> **Предоставленный отрывок**:
========

Автор-писатель должен быть главным консультантом по обработке материала, развитию сюжета и толкованию типов, ибо подразумевается, что этот материал лучше всех должен знать сам писатель. Независимо от того, кто написал сценарий: сам ли писатель, или кто-либо другой по новелле или по роману живого писателя [Творческий рост 1934: 6].
Позже Леонид Трауберг заявлял:
Режиссер один знал, как все подать. […] на сегодняшний день путевку выдает драматург. […] скажут, что путевки, выдаваемые нам драматургами, не всегда доброкачественны, что волей-неволей надо вмешиваться. Пусть так. […] неоднократно говорилось о том, что лучше нам, режиссерам, не мучиться долго над сценарием, приходя разбитыми в ателье на первую съемку. […] я предпочел бы просто хороший сценарий, чем вечно изменяемый на ходу, так называемый «лучший» сценарий. А у нас считается, что за этим лучшим сценарием надо гнаться во время съемок [Трауберг 1936: 40–41].
Трауберг обобщил долгую и тщетную дискуссию о своеволии режиссера в обращении со сценарием и – с другой стороны – о роли сценариста в кинопроизводстве. Автор журнала «Пролетарское кино» еще раньше видел в кропотливой работе над сценарием залог продуктивности съемок:
Если сценарий пишется в течение года и переделывается несколько раз, об этом принято […] говорить с прискорбием […]. Предполагается […], что нормальный сценарий должен рождаться с молниеносной быстротой и в законченном совершенстве. Не пора ли бросить эти нелепые рассуждения? Ведь никто (кроме закоренелых литфронтовцев и убежденных сторонников литературного утильсырья) не станет сокрушаться […], что автор работает над романом, повестью или пьесой, например, целый год. […] Почему же у нас считаются нормальными халтурные сроки работы над сценариями? […] скорость и успешность постановки обратно пропорциональна скорости написания сценария [Волощенко 1932: 34].

========

> **Предоставленные данные**:

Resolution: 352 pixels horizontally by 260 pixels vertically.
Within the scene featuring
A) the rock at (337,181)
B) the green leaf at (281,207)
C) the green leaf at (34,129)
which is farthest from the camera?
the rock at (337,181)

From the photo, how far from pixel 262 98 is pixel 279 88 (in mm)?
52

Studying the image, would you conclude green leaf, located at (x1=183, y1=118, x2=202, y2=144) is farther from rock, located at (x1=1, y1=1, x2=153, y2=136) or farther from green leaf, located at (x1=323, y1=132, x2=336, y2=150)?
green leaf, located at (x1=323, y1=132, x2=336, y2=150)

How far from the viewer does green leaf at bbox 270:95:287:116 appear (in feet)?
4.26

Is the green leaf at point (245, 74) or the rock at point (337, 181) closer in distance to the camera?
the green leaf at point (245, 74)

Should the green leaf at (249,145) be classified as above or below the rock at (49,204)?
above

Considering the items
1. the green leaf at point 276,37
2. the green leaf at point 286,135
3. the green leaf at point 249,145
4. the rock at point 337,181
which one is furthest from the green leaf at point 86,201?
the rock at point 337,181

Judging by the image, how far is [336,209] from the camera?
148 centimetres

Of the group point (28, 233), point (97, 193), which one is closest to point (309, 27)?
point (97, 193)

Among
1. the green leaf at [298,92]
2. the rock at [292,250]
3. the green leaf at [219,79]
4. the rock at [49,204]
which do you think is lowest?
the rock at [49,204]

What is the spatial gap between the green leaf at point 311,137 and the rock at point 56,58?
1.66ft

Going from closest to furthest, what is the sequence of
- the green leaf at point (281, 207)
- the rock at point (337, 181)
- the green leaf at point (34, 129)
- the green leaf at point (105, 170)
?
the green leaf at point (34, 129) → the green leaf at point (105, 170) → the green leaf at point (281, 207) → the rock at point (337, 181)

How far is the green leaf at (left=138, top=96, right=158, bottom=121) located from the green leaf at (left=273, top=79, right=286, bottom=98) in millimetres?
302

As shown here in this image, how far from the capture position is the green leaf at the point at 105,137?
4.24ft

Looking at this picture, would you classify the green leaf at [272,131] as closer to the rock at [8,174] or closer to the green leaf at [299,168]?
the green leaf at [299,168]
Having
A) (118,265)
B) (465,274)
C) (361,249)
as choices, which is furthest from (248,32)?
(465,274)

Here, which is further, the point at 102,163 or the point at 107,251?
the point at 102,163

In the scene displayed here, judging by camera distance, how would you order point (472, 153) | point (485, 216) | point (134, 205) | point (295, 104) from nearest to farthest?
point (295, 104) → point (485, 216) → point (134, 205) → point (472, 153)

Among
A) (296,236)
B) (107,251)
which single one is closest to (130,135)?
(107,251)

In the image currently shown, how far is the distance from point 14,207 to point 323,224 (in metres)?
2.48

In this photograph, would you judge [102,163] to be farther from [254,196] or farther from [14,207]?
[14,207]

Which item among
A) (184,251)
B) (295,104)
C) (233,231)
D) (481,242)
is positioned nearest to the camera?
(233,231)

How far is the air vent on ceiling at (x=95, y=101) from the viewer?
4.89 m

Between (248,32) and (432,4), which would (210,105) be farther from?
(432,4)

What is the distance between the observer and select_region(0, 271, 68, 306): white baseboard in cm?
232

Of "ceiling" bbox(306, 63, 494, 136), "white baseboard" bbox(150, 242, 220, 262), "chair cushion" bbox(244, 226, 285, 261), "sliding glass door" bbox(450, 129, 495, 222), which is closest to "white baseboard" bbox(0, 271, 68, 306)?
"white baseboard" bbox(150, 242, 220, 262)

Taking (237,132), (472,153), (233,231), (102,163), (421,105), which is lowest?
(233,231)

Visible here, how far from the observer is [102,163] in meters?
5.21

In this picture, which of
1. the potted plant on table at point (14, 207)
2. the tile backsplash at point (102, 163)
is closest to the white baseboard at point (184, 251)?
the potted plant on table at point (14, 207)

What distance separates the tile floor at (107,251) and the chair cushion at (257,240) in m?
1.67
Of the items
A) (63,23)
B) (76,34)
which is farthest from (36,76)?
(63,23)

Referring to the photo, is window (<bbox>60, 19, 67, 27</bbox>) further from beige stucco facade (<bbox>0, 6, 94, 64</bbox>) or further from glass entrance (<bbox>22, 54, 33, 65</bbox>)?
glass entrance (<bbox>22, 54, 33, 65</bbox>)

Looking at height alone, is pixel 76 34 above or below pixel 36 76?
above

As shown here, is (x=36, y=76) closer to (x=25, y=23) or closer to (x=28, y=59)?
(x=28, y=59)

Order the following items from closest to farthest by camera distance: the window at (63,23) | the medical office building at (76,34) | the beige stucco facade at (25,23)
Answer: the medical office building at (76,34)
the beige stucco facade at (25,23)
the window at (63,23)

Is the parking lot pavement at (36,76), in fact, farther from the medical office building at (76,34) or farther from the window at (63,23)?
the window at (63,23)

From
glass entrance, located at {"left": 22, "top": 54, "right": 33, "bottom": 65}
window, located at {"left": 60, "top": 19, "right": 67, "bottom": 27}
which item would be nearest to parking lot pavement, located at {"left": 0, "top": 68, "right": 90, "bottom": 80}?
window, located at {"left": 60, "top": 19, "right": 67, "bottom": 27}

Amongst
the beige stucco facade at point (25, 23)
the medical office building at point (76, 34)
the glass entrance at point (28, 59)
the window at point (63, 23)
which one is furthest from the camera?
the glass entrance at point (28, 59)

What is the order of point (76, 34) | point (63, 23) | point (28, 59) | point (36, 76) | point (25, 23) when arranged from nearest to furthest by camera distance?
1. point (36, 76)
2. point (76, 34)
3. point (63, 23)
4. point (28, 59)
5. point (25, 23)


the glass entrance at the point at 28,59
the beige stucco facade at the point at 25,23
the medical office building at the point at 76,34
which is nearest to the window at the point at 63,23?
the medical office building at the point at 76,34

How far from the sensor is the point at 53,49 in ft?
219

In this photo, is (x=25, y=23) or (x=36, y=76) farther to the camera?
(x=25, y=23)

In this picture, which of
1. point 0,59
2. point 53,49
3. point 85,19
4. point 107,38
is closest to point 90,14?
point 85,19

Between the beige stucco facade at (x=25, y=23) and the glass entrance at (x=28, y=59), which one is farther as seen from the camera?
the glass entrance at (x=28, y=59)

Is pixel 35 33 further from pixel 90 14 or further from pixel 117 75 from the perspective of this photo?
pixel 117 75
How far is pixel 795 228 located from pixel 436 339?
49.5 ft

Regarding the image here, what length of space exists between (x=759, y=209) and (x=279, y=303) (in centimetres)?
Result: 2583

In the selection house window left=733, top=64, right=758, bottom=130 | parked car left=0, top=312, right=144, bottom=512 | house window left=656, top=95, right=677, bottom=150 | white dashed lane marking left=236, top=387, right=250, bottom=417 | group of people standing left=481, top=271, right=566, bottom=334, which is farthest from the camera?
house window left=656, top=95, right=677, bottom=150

========

> **Задачи для решения**:
**A.** Автор какого журнала, согласно отрывку о работе над сценарием, видел в кропотливой работе над сценарием залог продуктивности съемок?
**B.** Допиши продолжение отрывка о работе над сценарием, начав сразу после его последней фразы.
Записи взяты из другого источника.

> **Ответы к задачам**:
**A.** Журнала «Пролетарское кино».

**B.**
Волощенко говорил о многолетней работе над сценарием Виктора Гусева и Михаила Ромма «Товар площадей», который был доработан и поставлен Иваном Пырьевым под названием «Конвейер смерти». В декабре 1931 года Гусев рассказывал о первом варианте сценария:
…положительным фактом является то, что сценарий до того, как его исказит режиссер, является моментом самостоятельного обсуждения. […] у нас наблюдалась страшная обезличка в сценарной работе. […] никакой ответственности не несешь и сценарий признан, как самостоятельное произведение искусства. Такое обращение пристального внимания на сценарий является положительным […], это может предотвратить такие неожиданности для сценаристов, когда их двухчастный краткометраж превращается в трехактный […]. Я намекаю на наш сценарий [Гусев 1931: 27].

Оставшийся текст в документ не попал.